Scientific classification
- Kingdom: Animalia
- Phylum: Chordata
- Class: Mammalia
- Infraclass: Placentalia
- Order: Chiroptera
- Family: Rhinolophidae
- Genus: Rhinolophus
- Species: R. deckenii
- Binomial name: Rhinolophus deckenii Peters, 1867

= Decken's horseshoe bat =

- Genus: Rhinolophus
- Species: deckenii
- Authority: Peters, 1867
- Conservation status: NT

Species of bat

Decken's horseshoe bat (Rhinolophus deckenii) is a species of horseshoe bat. It is found in Kenya and Tanzania. Its natural habitats are tropical and subtropical moist lowland and montane forest, moist savanna, caves and other subterranean habitats.

==Taxonomy==
Decken's horseshoe bat was described as a new species in 1867 by German naturalist Wilhelm Peters. The holotype had been collected in Tanzania. The eponym of the species name "deckenii " is Karl Klaus von der Decken, a German baron and explorer of eastern Africa; Decken collected the specimen that Peters used to describe the species. At times, it has been treated as a subspecies of Geoffroy's horseshoe bat (R. clivosus).

==Description==
Decken's horseshoe bat is considered medium-sized for an African horseshoe bat. It has a forearm length of 48-56 mm, and individuals weigh approximately 15 g. It can be differentiated from other horseshoe bats in East Africa by the width of the "horseshoe" of its nose-leaf, which is between 9-11 mm.

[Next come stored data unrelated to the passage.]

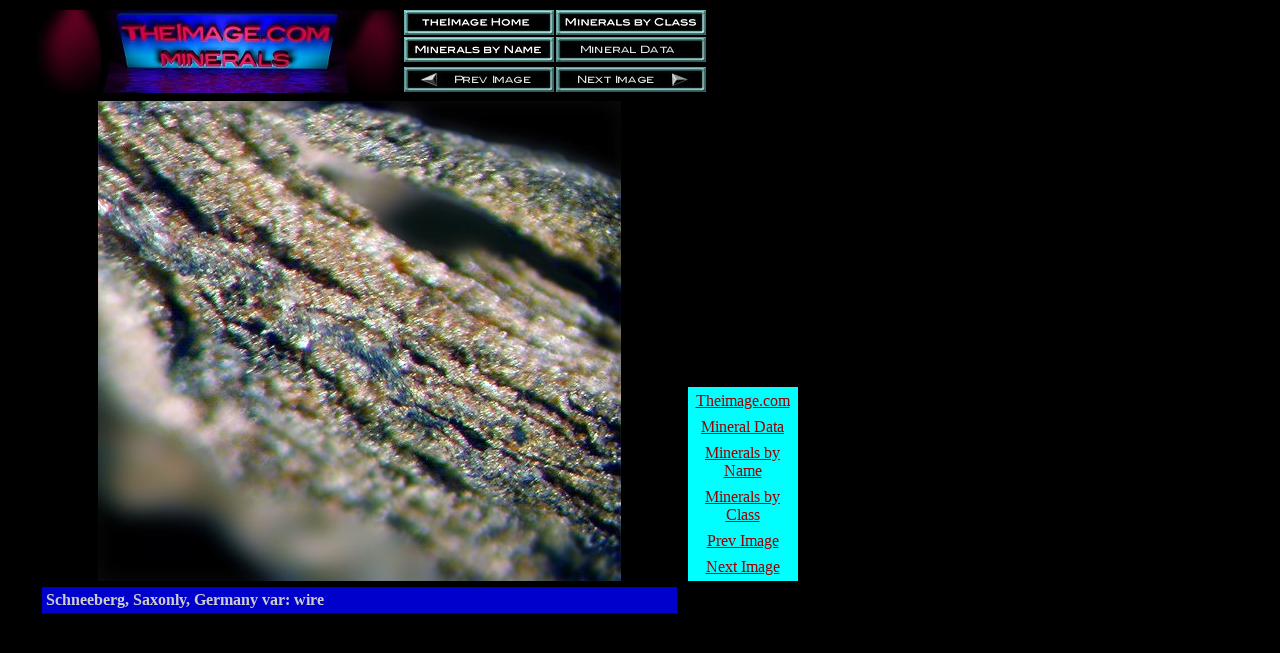

--- FILE ---
content_type: text/html
request_url: http://www.theimage.com/mineral/silver/4.htm
body_size: 789
content:
<html>

	<!--This file auto-generated by code created @ theimage.com -->

	<head>
		<meta http-equiv="content-type" content="text/html;charset=iso-8859-1">
		<title>silver4 of 8</title>
		<meta name="description" content="Mineral Information on the WEB">
		<meta name="keywords" content="mineral, minerals">
	</head>

	<body bgcolor="#000000">
		<p></p>
		<table width="700" border="0" cellpadding="0" bgcolor="#000000">
			<tr>
				<td bgcolor="#000000" width="25">
					<p></p>
				</td>
				<td rowspan="4" colspan="2" valign="top" bgcolor="#000000">
					<p><img src="../../buttons/minlogo.jpeg" height="83" width="364" align="bottom"></p>
				</td>
				<td bgcolor="#000000" width="150">
					<p><a href="../../index.htm"><img src="../../buttons/mbuthome.jpg" height="25" width="150" align="bottom" border="0"></a></p>
				</td>
				<td bgcolor="#000000" width="150">
					<p><a href="../class.htm"><img src="../../buttons/mbutclass.jpg" height="25" width="150" align="bottom" border="0"></a></p>
				</td>
			</tr>
			<tr>
				<td bgcolor="#000000" width="25">
					<p></p>
				</td>
				<td bgcolor="#000000" width="150">
					<p><a href="../index.htm"><img src="../../buttons/mbutname.jpg" height="25" width="150" align="bottom" border="0"></a></p>
				</td>
				<td bgcolor="#000000" width="150">
					<p><a href="index.htm"><img src="../../buttons/mbdata.jpeg" height="25" width="150" align="bottom" border="0"></a></p>
				</td>
			</tr>
			<tr>
				<td width="25">
					<p></p>
				</td>
				<td width="150">
					<p></p>
				</td>
				<td width="150">
					<p></p>
				</td>
			</tr>
			<tr>
				<td width="25">
					<p></p>
				</td>
				<td width="150">
					<p><a href="3.htm"><img src="../../buttons/mbprev.jpeg" height="25" width="150" align="bottom" border="0"></a></p>
				</td>
				<td width="150">
					<p><a href="5.htm"><img src="../../buttons/mbnext.jpeg" height="25" width="150" align="bottom" border="0"></a></p>
				</td>
			</tr>
		</table>
		<table width="800" border="0" cellpadding="4">
			<tr>
				<td width="25">
					<p></p>
				</td>
				<td rowspan="6" align="center" valign="top">
					<p><img src="silver4.jpg" height="480" width="523" align="bottom"></p>
				</td>
				<td width="120">
					<p></p>
				</td>
			</tr>
			<tr bgcolor="#000000">
				<td width="25" height="16">
					<p></p>
				</td>
				<td bgcolor="#000000" width="120" height="16">
					<center></center>
				</td>
			</tr>
			<tr>
				<td width="25" height="16">
					<p></p>
				</td>
				<td bgcolor="#000000" width="120" height="16">
					<center></center>
				</td>
			</tr>
			<tr>
				<td width="25" height="16">
					<p></p>
				</td>
				<td bgcolor="#000000" width="120" height="16">
					<center></center>
				</td>
			</tr>
			<tr>
				<td width="25" height="16">
					<p></p>
				</td>
				<td bgcolor="#000000" width="120" height="16">
					<center></center>
				</td>
			</tr>
			<tr>
				<td width="25" height="16">
					<p></p>
				</td>
				<td valign="bottom" bgcolor="#000000" width="120" height="16">
					<center>
						<table width="110" border="0" cellpadding="3" bgcolor="#00FFFF">
							<tr>
								<td>
									<center>
										<a href="../../index.htm"><font color="#990000">Theimage.com</font></a></center>
								</td>
							</tr>
							<tr>
								<td>
									<center>
										<a href="index.htm"><font color="#990000">Mineral Data</font></a></center>
								</td>
							</tr>
							<tr>
								<td>
									<center>
										<a href="../index.htm"><font color="#990000">Minerals by Name</font></a></center>
								</td>
							</tr>
							<tr>
								<td height="11">
									<center>
										<a href="../class.htm"><font color="#990000">Minerals by Class</font></a></center>
								</td>
							</tr>
							<tr>
								<td>
									<center>
										<a href="3.htm"><font color="#990000">Prev Image</font></a></center>
								</td>
							</tr>
							<tr>
								<td>
									<center>
										<a href="5.htm"><font color="#990000">Next Image</font></a></center>
								</td>
							</tr>
						</table>
					</center>
				</td>
			</tr>
			<tr>
				<td width="25" height="16">
					<p></p>
				</td>
				<td bgcolor="#0000CC" width="640" height="16">
					<p><font color="#CCCCCC"><b>Schneeberg, Saxonly, Germany var: wire</b></font></p>
				</td>
				<td bgcolor="#000000" width="120" height="16">
					<center></center>
				</td>
			</tr>
		</table>
		</P>
	</body>

</html>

Additionally, the greatest length of its skull is more than 22 mm, while that of Darling's horseshoe bat is less than 21 mm.

==Range and habitat==
Decken's horseshoe bat is found only in East Africa, where it has been documented in Kenya and Tanzania. Little is known about its habitat preferences, but it is associated with forested land.

==Conservation==
As of 2008, it is evaluated as a near-threatened species by the IUCN. Threats that it faces included habitat destruction due to deforestation for agricultural clearing, as well as logging. The species is likely experiencing a significant population decline, and is close to qualifying for the vulnerable designation.